There is also no substantial evidence that defendant used reasonable force to defend the property. Ten to 20 minutes after the rental car company manager explained to defendant that he was from the rental car company and was reclaiming the rental car, defendant ambushed and attacked the tow truck driver with a sword. The facts proven at trial do not support even an inference that defendant’s exercise of force was reasonable.

We conclude any evidence supporting the theory that defendant used justifiable force against Lopez to protect the car was “minimal and insubstantial.” (Barnett, supra, 17 Cal.4th at p. 1145.) As defendant had no right to the instruction, there was no instructional error.
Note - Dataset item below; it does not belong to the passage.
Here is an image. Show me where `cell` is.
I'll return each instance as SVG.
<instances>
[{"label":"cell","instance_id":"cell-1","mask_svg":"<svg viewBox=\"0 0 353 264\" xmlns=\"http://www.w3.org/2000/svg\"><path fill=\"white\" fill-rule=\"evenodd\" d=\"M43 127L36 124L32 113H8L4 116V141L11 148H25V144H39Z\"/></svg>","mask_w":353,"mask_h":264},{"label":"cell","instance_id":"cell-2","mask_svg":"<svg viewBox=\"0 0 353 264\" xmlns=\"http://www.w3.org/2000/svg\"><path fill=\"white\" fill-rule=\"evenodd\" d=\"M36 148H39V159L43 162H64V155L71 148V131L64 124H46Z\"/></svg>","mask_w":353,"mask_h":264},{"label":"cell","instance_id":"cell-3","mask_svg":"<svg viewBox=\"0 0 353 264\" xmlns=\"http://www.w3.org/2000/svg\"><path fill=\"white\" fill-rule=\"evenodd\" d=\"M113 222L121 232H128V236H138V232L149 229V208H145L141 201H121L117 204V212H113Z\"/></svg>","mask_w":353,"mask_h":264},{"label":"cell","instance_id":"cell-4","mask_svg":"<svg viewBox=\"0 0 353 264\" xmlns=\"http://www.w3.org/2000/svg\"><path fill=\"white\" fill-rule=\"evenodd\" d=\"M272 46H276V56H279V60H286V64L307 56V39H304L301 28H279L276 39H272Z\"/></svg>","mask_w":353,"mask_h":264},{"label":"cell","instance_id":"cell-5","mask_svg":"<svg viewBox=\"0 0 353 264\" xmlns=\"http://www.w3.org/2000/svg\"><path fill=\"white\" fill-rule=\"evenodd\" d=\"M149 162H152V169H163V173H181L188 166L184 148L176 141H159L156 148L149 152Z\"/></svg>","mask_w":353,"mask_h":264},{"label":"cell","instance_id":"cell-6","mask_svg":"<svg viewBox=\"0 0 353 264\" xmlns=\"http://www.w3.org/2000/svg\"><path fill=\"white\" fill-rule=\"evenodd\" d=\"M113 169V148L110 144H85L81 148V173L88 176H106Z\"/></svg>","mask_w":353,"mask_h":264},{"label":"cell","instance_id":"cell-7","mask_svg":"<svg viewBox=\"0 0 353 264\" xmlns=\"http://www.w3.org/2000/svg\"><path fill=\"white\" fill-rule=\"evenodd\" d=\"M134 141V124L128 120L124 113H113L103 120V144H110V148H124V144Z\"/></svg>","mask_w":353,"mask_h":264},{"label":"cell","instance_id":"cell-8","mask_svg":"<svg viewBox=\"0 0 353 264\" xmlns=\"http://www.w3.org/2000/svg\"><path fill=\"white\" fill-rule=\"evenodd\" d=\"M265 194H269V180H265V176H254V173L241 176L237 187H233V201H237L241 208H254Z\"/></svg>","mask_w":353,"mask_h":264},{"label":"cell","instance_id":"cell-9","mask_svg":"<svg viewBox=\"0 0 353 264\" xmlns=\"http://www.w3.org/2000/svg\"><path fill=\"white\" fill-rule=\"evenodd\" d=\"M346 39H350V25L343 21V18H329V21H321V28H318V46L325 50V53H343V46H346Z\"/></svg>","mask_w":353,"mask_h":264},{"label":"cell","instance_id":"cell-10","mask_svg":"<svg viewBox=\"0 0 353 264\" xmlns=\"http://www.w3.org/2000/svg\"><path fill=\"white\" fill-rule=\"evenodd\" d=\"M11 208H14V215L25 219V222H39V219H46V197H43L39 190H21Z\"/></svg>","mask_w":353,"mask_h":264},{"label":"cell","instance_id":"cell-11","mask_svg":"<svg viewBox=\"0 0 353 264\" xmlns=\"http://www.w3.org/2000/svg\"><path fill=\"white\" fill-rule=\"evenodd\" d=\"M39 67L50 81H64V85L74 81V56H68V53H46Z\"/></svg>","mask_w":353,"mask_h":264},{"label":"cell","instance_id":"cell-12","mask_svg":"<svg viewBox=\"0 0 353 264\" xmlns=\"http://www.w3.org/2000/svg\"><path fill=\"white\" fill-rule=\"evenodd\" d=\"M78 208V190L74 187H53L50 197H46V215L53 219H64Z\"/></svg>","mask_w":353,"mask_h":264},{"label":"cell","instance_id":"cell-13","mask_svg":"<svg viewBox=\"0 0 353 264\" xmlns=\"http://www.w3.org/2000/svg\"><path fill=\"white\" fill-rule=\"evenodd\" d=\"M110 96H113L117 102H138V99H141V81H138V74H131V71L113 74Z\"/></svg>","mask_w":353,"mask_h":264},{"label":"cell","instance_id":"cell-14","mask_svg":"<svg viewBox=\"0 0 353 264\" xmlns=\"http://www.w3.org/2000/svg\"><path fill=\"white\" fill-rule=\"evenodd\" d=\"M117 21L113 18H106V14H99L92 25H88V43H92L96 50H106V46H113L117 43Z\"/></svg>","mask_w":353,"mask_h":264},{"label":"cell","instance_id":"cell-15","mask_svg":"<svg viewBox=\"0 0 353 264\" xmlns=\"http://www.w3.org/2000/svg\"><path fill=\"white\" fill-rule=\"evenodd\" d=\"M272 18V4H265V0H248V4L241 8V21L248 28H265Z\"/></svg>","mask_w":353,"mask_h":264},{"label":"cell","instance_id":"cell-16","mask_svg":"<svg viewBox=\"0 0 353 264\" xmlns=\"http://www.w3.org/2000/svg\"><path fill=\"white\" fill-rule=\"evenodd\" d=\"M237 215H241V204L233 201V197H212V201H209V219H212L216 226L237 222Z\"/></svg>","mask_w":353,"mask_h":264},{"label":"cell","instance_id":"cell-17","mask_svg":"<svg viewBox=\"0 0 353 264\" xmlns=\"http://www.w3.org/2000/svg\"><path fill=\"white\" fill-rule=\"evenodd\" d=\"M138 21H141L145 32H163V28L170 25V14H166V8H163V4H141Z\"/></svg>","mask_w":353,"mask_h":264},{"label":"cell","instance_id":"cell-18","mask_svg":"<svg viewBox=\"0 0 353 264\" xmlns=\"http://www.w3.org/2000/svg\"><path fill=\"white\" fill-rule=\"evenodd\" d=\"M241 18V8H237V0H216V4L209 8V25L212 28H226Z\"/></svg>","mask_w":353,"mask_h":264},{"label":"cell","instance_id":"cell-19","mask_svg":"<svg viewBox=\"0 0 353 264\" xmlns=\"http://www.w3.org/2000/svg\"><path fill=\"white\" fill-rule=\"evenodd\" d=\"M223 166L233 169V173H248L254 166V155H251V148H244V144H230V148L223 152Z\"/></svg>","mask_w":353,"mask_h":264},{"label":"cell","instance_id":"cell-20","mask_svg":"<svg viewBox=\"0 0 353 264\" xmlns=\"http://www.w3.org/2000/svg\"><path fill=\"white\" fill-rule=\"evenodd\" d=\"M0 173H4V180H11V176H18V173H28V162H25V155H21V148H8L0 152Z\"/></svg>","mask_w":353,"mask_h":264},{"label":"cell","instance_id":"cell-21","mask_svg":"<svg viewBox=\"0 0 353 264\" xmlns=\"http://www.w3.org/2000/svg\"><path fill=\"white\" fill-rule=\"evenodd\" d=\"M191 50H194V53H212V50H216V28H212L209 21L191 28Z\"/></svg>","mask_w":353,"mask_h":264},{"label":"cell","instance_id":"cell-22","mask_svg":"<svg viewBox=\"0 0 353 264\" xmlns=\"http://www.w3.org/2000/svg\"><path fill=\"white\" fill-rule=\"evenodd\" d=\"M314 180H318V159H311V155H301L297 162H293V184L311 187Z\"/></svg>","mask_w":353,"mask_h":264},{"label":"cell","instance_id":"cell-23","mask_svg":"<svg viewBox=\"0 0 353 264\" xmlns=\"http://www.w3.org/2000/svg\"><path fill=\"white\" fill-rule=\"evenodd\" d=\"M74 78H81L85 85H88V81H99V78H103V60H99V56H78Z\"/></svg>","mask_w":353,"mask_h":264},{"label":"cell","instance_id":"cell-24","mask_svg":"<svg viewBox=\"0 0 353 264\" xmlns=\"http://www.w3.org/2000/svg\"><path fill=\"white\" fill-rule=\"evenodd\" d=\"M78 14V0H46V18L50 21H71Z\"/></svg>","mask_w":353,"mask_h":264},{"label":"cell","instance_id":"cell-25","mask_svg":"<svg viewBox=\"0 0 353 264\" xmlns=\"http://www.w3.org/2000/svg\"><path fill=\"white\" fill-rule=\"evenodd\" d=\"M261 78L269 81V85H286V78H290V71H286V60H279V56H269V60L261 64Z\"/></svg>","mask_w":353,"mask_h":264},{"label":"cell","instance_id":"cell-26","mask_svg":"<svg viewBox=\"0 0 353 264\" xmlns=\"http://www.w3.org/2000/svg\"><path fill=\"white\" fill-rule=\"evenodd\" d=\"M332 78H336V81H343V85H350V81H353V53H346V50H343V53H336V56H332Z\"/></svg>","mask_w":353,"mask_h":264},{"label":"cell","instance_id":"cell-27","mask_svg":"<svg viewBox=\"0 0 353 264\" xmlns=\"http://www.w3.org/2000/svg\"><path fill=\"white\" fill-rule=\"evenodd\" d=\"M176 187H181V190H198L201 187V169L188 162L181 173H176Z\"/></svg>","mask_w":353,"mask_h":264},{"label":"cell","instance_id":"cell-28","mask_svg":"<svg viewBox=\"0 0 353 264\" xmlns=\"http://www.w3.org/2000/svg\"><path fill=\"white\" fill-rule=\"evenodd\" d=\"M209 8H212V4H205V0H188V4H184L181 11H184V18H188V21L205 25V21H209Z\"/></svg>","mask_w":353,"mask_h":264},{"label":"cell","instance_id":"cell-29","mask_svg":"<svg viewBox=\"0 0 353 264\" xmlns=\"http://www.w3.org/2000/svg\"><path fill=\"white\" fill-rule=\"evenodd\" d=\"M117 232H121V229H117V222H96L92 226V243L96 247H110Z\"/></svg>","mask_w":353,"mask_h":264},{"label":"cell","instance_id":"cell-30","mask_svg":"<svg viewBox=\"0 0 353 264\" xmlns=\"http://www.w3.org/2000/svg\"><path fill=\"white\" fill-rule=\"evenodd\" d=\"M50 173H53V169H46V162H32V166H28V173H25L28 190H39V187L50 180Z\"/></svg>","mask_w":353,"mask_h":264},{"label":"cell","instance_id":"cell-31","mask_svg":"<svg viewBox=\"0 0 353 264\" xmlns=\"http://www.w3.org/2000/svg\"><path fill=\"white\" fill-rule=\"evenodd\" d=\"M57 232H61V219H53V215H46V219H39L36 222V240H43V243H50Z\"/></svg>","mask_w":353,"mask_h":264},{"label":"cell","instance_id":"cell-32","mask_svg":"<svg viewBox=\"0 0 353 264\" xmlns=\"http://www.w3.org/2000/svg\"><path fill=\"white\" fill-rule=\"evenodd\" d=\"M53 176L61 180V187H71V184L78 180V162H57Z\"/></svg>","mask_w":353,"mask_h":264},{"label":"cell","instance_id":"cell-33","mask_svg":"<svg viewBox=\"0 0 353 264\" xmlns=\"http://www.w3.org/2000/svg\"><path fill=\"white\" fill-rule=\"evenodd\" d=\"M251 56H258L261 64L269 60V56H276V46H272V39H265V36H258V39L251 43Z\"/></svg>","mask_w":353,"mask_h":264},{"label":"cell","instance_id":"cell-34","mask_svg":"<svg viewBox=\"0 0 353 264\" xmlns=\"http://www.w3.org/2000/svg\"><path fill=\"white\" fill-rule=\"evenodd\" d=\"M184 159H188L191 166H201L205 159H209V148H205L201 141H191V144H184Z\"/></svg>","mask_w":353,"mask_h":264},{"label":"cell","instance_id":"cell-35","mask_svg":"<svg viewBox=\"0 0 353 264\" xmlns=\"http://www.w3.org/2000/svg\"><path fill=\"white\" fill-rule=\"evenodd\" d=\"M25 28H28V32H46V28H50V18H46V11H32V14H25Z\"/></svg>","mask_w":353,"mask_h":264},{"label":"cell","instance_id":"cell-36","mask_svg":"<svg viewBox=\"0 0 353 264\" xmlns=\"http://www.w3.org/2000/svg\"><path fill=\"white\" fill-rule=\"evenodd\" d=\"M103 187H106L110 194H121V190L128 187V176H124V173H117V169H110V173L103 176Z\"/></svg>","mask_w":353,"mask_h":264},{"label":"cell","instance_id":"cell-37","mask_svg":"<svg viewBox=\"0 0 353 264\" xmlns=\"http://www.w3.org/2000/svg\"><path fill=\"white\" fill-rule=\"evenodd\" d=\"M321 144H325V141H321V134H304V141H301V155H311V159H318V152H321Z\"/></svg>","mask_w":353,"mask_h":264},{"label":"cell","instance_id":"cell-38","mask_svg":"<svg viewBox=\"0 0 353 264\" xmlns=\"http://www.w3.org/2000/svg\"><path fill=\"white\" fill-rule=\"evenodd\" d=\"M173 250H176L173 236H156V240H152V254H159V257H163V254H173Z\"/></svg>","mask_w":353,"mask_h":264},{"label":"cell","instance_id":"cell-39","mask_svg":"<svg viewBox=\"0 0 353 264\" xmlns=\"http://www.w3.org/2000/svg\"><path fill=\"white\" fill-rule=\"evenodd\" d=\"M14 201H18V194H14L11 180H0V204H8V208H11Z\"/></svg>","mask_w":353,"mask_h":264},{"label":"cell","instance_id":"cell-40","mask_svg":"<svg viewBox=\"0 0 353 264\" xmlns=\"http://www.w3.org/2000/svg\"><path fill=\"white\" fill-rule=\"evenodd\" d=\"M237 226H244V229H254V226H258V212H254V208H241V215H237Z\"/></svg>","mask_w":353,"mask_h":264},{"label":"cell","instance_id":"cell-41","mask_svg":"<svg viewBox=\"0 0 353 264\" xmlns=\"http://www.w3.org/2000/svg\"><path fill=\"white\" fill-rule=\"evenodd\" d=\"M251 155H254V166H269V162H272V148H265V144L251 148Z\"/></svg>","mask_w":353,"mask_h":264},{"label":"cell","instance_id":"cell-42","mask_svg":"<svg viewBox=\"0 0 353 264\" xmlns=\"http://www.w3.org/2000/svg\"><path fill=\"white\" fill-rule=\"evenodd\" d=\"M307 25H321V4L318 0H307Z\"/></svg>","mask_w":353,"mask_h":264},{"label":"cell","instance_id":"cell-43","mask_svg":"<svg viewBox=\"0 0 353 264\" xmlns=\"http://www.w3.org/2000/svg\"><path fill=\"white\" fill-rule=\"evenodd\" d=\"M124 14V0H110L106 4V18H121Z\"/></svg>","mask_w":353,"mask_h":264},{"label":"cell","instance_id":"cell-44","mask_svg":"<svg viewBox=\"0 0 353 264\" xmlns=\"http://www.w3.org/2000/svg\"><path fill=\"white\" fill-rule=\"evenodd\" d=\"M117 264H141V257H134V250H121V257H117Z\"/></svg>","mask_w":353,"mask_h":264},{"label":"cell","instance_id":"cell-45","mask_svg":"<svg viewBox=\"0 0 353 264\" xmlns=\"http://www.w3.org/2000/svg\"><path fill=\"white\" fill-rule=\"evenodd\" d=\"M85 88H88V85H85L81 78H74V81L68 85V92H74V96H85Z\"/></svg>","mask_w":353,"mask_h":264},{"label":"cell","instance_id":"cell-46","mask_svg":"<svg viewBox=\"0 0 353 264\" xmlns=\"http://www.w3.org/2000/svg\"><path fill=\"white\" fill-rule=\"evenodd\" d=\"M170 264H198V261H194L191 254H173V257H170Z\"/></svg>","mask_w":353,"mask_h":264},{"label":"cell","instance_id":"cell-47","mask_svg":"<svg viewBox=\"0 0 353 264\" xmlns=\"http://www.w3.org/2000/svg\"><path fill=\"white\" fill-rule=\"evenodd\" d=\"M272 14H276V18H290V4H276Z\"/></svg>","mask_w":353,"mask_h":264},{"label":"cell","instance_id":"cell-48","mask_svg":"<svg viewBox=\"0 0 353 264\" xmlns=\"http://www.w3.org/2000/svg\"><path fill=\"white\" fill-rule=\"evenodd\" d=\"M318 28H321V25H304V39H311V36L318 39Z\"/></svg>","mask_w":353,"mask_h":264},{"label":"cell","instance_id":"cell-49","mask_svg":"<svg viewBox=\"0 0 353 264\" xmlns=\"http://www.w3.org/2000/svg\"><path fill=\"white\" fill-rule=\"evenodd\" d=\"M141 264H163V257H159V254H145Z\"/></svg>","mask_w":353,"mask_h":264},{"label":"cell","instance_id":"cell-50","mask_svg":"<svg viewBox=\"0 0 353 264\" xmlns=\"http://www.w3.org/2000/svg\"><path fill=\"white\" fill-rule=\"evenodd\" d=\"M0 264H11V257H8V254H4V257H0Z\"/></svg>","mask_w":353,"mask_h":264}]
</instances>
  1. Evidence of the Tow Truck Driver’s License Status Was Irrelevant

Defendant contends the trial court abused its discretion by excluding evidence of Lopez’s business license status. Only relevant evidence is admissible. (Evid. Code, § 350.) “ ‘The test of relevance is whether the evidence “tends ‘logically, naturally, and by reasonable inference’ to establish material facts such as identity, intent, or motive.” [Citation.] The trial court has broad discretion in determining the relevance of evidence, but lacks discretion to admit irrelevant evidence. [Citation.] We review for abuse of discretion a trial court’s rulings on the admissibility of evidence.’ ” (People v. Cowan (2010) 50 Cal.4th 401, 482; see Evid. Code, § 210 [relevant evidence is evidence “having any tendency in reason to prove or disprove any disputed fact that is of consequence to the determination of the action.”].)

Here, defense counsel argued that Lopez’s lapsed business license was relevant because the lack of a valid license would mean Lopez was “committing a trespass which—on other people’s property without really a valid reason to be there when it’s 10 o’clock at night,” and defendant “thought he was stealing his sister’s car.” The trial court excluded the evidence as not relevant because defendant admittedly did not know Lopez’s business license status.

We agree the evidence was not relevant and therefore the court lacked discretion to admit it. Defense counsel’s argument was that the evidence went to defendant’s intent to defend his sister’s property from theft. Even if lack of a license was germane to Lopez’s conduct, defendant did not know about the lapsed license. The evidence was therefore irrelevant to defendant’s intent, and was properly excluded.

DISPOSITION

We affirm defendant’s conviction.

RUBIN, J.

WE CONCUR:

BIGELOW, P.J. GRIMES, J.





Description Defendant Peter N. Ramirez appeals his conviction for assault with a deadly weapon following a jury trial. He argues instructional error and the court’s exclusion of evidence warrant reversal. We affirm because substantial evidence did not support the instruction and the excluded evidence was not relevant to the case.